7155 sayılı Kanun’un 23. Maddesi ile 6325 sayılı Hukuk Uyuşmazlıklarında Arabuluculuk Kanunu’nun 18/A maddesine ‘arabuluculuğa başvurmanın dava şartı olarak kabul edilmesi halinde arabuluculuk faaliyeti sonunda anlaşmaya varılamadığına ilişkin son tutanağın dava dilekçesine eklenmesi zorunlu olmakla eldeki dava dilekçesinde arabuluculuğa başvurulduğu bildirilmediğinden bu yönüyle de davanın usulden reddine karar vermek gerekmektedir.
GEREĞİ DÜŞÜNÜLDÜ:
1.Davanın HMK ‘ nın 114/1-c, 114/2 ve 115/2 maddeleri gereğince dava şartı yokluğu nedeniyle USULDEN REDDİNE,
2. HMK’nın 20. maddesi uyarınca, dosyanın karar kesinleştiğinde ve iki hafta içerisinde başvurulması halinde görevli Samsun Asliye Hukuk .Mahkemesine GÖNDERİLMESİNE,
3. Yargılama gideri ve harç açısından HMK’nın 20 ve 331. maddeleri nazara alınarak süresinde başvurulması halinde görevli mahkemece nazara alınmasına, süresinde başvurulmaz ise, talep halinde mahkememizce karara bağlanmasına.

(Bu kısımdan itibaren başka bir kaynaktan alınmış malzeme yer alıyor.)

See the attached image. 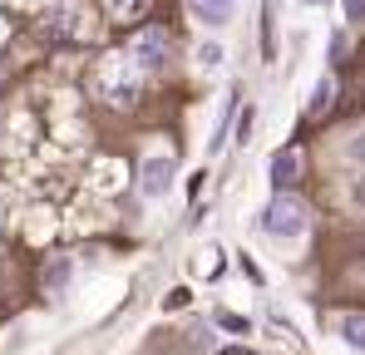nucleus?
I'll list each match as a JSON object with an SVG mask.
<instances>
[{
  "label": "nucleus",
  "mask_w": 365,
  "mask_h": 355,
  "mask_svg": "<svg viewBox=\"0 0 365 355\" xmlns=\"http://www.w3.org/2000/svg\"><path fill=\"white\" fill-rule=\"evenodd\" d=\"M94 84H99V94H104L114 109H128V104L138 99V89H143V69H138L128 55H114V59L99 64Z\"/></svg>",
  "instance_id": "f257e3e1"
},
{
  "label": "nucleus",
  "mask_w": 365,
  "mask_h": 355,
  "mask_svg": "<svg viewBox=\"0 0 365 355\" xmlns=\"http://www.w3.org/2000/svg\"><path fill=\"white\" fill-rule=\"evenodd\" d=\"M262 232L267 237H302L306 227H311V212H306L302 197H292V192H277L267 207H262Z\"/></svg>",
  "instance_id": "f03ea898"
},
{
  "label": "nucleus",
  "mask_w": 365,
  "mask_h": 355,
  "mask_svg": "<svg viewBox=\"0 0 365 355\" xmlns=\"http://www.w3.org/2000/svg\"><path fill=\"white\" fill-rule=\"evenodd\" d=\"M128 59L143 69V74H158L163 64H168V30H158V25H143L138 35H133V50Z\"/></svg>",
  "instance_id": "7ed1b4c3"
},
{
  "label": "nucleus",
  "mask_w": 365,
  "mask_h": 355,
  "mask_svg": "<svg viewBox=\"0 0 365 355\" xmlns=\"http://www.w3.org/2000/svg\"><path fill=\"white\" fill-rule=\"evenodd\" d=\"M173 187V158H143L138 168V192L143 197H163Z\"/></svg>",
  "instance_id": "20e7f679"
},
{
  "label": "nucleus",
  "mask_w": 365,
  "mask_h": 355,
  "mask_svg": "<svg viewBox=\"0 0 365 355\" xmlns=\"http://www.w3.org/2000/svg\"><path fill=\"white\" fill-rule=\"evenodd\" d=\"M267 178H272V187H277V192H287V187L302 178V153H297V148H282V153L272 158Z\"/></svg>",
  "instance_id": "39448f33"
},
{
  "label": "nucleus",
  "mask_w": 365,
  "mask_h": 355,
  "mask_svg": "<svg viewBox=\"0 0 365 355\" xmlns=\"http://www.w3.org/2000/svg\"><path fill=\"white\" fill-rule=\"evenodd\" d=\"M192 15H197L207 30H217V25H227V20L237 15V0H192Z\"/></svg>",
  "instance_id": "423d86ee"
},
{
  "label": "nucleus",
  "mask_w": 365,
  "mask_h": 355,
  "mask_svg": "<svg viewBox=\"0 0 365 355\" xmlns=\"http://www.w3.org/2000/svg\"><path fill=\"white\" fill-rule=\"evenodd\" d=\"M336 331H341V341H346L351 351L365 355V311H341V316H336Z\"/></svg>",
  "instance_id": "0eeeda50"
},
{
  "label": "nucleus",
  "mask_w": 365,
  "mask_h": 355,
  "mask_svg": "<svg viewBox=\"0 0 365 355\" xmlns=\"http://www.w3.org/2000/svg\"><path fill=\"white\" fill-rule=\"evenodd\" d=\"M104 10H109V20H119V25H128V20H143L148 0H104Z\"/></svg>",
  "instance_id": "6e6552de"
},
{
  "label": "nucleus",
  "mask_w": 365,
  "mask_h": 355,
  "mask_svg": "<svg viewBox=\"0 0 365 355\" xmlns=\"http://www.w3.org/2000/svg\"><path fill=\"white\" fill-rule=\"evenodd\" d=\"M50 35H64V40H74V35H79V15H74V10H60V15H50Z\"/></svg>",
  "instance_id": "1a4fd4ad"
},
{
  "label": "nucleus",
  "mask_w": 365,
  "mask_h": 355,
  "mask_svg": "<svg viewBox=\"0 0 365 355\" xmlns=\"http://www.w3.org/2000/svg\"><path fill=\"white\" fill-rule=\"evenodd\" d=\"M222 59H227L222 45H212V40H202V45H197V64H202V69H217Z\"/></svg>",
  "instance_id": "9d476101"
},
{
  "label": "nucleus",
  "mask_w": 365,
  "mask_h": 355,
  "mask_svg": "<svg viewBox=\"0 0 365 355\" xmlns=\"http://www.w3.org/2000/svg\"><path fill=\"white\" fill-rule=\"evenodd\" d=\"M331 89H336V84H331V74H326V79L316 84V94H311V104H306V114H326V104H331Z\"/></svg>",
  "instance_id": "9b49d317"
},
{
  "label": "nucleus",
  "mask_w": 365,
  "mask_h": 355,
  "mask_svg": "<svg viewBox=\"0 0 365 355\" xmlns=\"http://www.w3.org/2000/svg\"><path fill=\"white\" fill-rule=\"evenodd\" d=\"M60 287H69V262H55L45 272V292H60Z\"/></svg>",
  "instance_id": "f8f14e48"
},
{
  "label": "nucleus",
  "mask_w": 365,
  "mask_h": 355,
  "mask_svg": "<svg viewBox=\"0 0 365 355\" xmlns=\"http://www.w3.org/2000/svg\"><path fill=\"white\" fill-rule=\"evenodd\" d=\"M341 15H346L351 25H365V0H341Z\"/></svg>",
  "instance_id": "ddd939ff"
},
{
  "label": "nucleus",
  "mask_w": 365,
  "mask_h": 355,
  "mask_svg": "<svg viewBox=\"0 0 365 355\" xmlns=\"http://www.w3.org/2000/svg\"><path fill=\"white\" fill-rule=\"evenodd\" d=\"M217 326H227V331H247L242 316H222V311H217Z\"/></svg>",
  "instance_id": "4468645a"
}]
</instances>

Dair, kararın tebliğinden itibaren iki hafta içerisinde Samsun Bölge Adliye Mahkemesinde istinaf yasa yolu açık olmak üzere tarafların yokluğunda dosya üzerinde yapılan inceleme sonucunda karar verildi.20/03/2019

Katip
¸e-imza

Hakim
¸e-imza

Bu belge 5070 sayılı Elektronik İmza Kanunu kapsamında E-İMZA ile imzalanmıştır.